金沢大学で担当している共通教育科目「マスメディア現代を読み解く」の講義はきのう(1日)最終回だった。6月13日に第1回があり、毎週水曜日の4限目(午後2時45分-4時15分)に震災、記者会見、著作権、インターネットとマスメディアの関わりをテーマに8回の講義(1単位)。受講生は112人で理系から文系、1年から4年の学生が聴講してくれた。最終日のリアクション・ペーパー(感想文)では、これまで8回の講義で印象に残っている言葉(キーワード)や画像、映像などを3点あげ、それぞれ一言のコメントを書いてもらった。
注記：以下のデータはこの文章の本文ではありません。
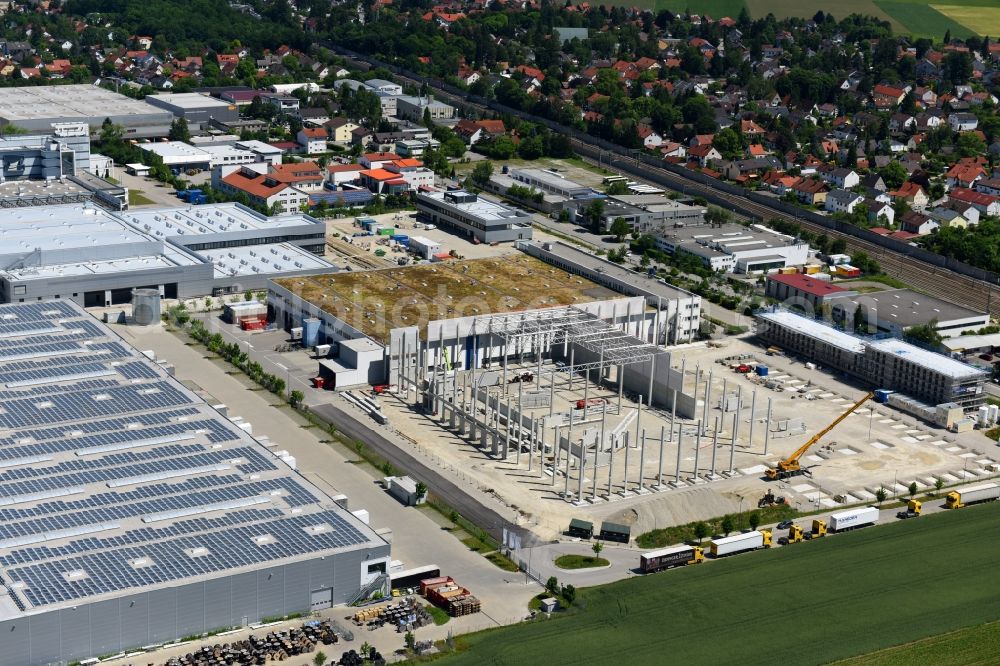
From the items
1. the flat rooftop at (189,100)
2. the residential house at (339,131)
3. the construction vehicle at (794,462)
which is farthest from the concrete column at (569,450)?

「記事では形容詞を使わない」「インターネットは巨大隕石」って何だ
講義の中で、学生たちの印象に残ったことの一番(44人)は「震災とメディア」(6月20日、27日)の講義の中で見てもらったノーカットの映像(KHB東日本放送制作「3・11東日本大震災 激震と大津波の記録」から)だった。KHB(仙台市)にも大きな揺れがあり、記録に残そうと必死にカメラを構える記者とデスク、悲鳴を上げながらもマスターカット(緊急放送)に備える報道フロアの様子がリアルに写し出されている。同じく、気仙沼市の支局カメラマンが津波が押し寄せる街中でカメラを回し続けている。足元に津波が押し寄せている。学生たちのコメントは「忘れかけていた震災をもう一度思い出させてくれ、自然災害の脅威を改めて感じました」(法・1年)や「命が危険な状況にあるにもかかわらず、報道するために津波の映像を撮っていた姿にいろいろ考えさせられた」(国際・2年)とショッキングだったようだ。
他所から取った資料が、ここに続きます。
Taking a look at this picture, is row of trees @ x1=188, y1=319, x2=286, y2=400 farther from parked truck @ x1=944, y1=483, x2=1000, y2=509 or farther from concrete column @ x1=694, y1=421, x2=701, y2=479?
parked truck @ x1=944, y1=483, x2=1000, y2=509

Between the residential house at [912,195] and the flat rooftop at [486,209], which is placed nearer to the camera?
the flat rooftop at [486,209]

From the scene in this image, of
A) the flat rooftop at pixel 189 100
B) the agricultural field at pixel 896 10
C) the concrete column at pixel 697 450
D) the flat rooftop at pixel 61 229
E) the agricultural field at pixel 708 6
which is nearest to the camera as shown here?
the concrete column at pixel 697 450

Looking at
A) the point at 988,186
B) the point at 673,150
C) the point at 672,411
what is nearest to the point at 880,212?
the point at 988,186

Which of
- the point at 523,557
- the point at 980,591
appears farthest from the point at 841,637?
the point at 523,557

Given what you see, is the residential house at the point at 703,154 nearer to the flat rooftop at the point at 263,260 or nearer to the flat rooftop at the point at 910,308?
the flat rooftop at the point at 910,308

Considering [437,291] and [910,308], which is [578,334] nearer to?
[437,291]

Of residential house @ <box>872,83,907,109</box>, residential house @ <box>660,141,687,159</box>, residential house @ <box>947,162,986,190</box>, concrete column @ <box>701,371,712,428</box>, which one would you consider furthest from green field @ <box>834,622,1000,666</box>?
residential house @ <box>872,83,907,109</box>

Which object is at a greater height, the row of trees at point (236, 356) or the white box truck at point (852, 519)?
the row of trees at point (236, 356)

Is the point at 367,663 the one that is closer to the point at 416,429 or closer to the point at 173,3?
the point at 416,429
二番(16人)は3つあった。「メディアも被災者である」「フェイクニュース」「インターネットは巨大隕石」。「メディアも被災者」は前述の講義の中で述べた言葉だ。東日本大震災のように広域な災害では、マスメディアの記者やカメラマンも被災者となる。しかし、報道し続けなければならないプロの論理がある。第8回「マスメディアはどこに向かって行くのか」(8月1日)で、フェイクニュースについてこのようなことを述べた。インターネットの社会でフェイクニュースはあふれるようようになってきた。では、ファクトチェック(事実確認)を行う機関はメディアなのか政府か、ヨーロッパでは意見が割れている。「現代こそフェイクニュースと向き合うメディア・リテラシーが必要な時代はない。そして、フェイクニュースと戦うのはマスメディアの使命ではないだろうか」と。「インターネットは社会に落ちた巨大隕石」は、ソニー元会長・出井伸之氏が述べたたとえ。6500万年前、ユカタン半島(メキシコ)に落ちた巨大隕石が地球上の恐竜を絶滅させたといわれるように、インターネットがマスメディアなど既存産業にも打撃を与えている。自らネット社会に応じた改革が出来なければ、メディアも恐竜がたどった道を歩む、と講義した。
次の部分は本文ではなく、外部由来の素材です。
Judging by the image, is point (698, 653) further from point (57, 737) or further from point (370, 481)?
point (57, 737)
その次のキーワードは14人がマークした「形容詞は使わない」だった。第6回「マスメディアの技術」(7月11日)で、記事では形容詞は使わないのが原則と述べた。形容詞は主観的な表現であり、言葉に客観性を持たせるには、たとえば「高いビル」とはせず、「10階建てのビル」などと数字を用いて言葉に説得性を持たせる。これがメディアの技術だ、と。この言葉は学生たちにとって新鮮だったらしく、学生たちの反応は、「小さいころからうまい形容詞を使うとほめられたが、確かに新聞では形容詞を見たことがない。でも、形容詞を使わない文章って難しそうだ。大学の論文でも形容詞は使わないですよね、目が覚めました」(法・1年)と。何気なくマスメディアと接してきた学生たちにメディアからの学びとリテラシーを感じてほしいとこの講義を10年余り続けている。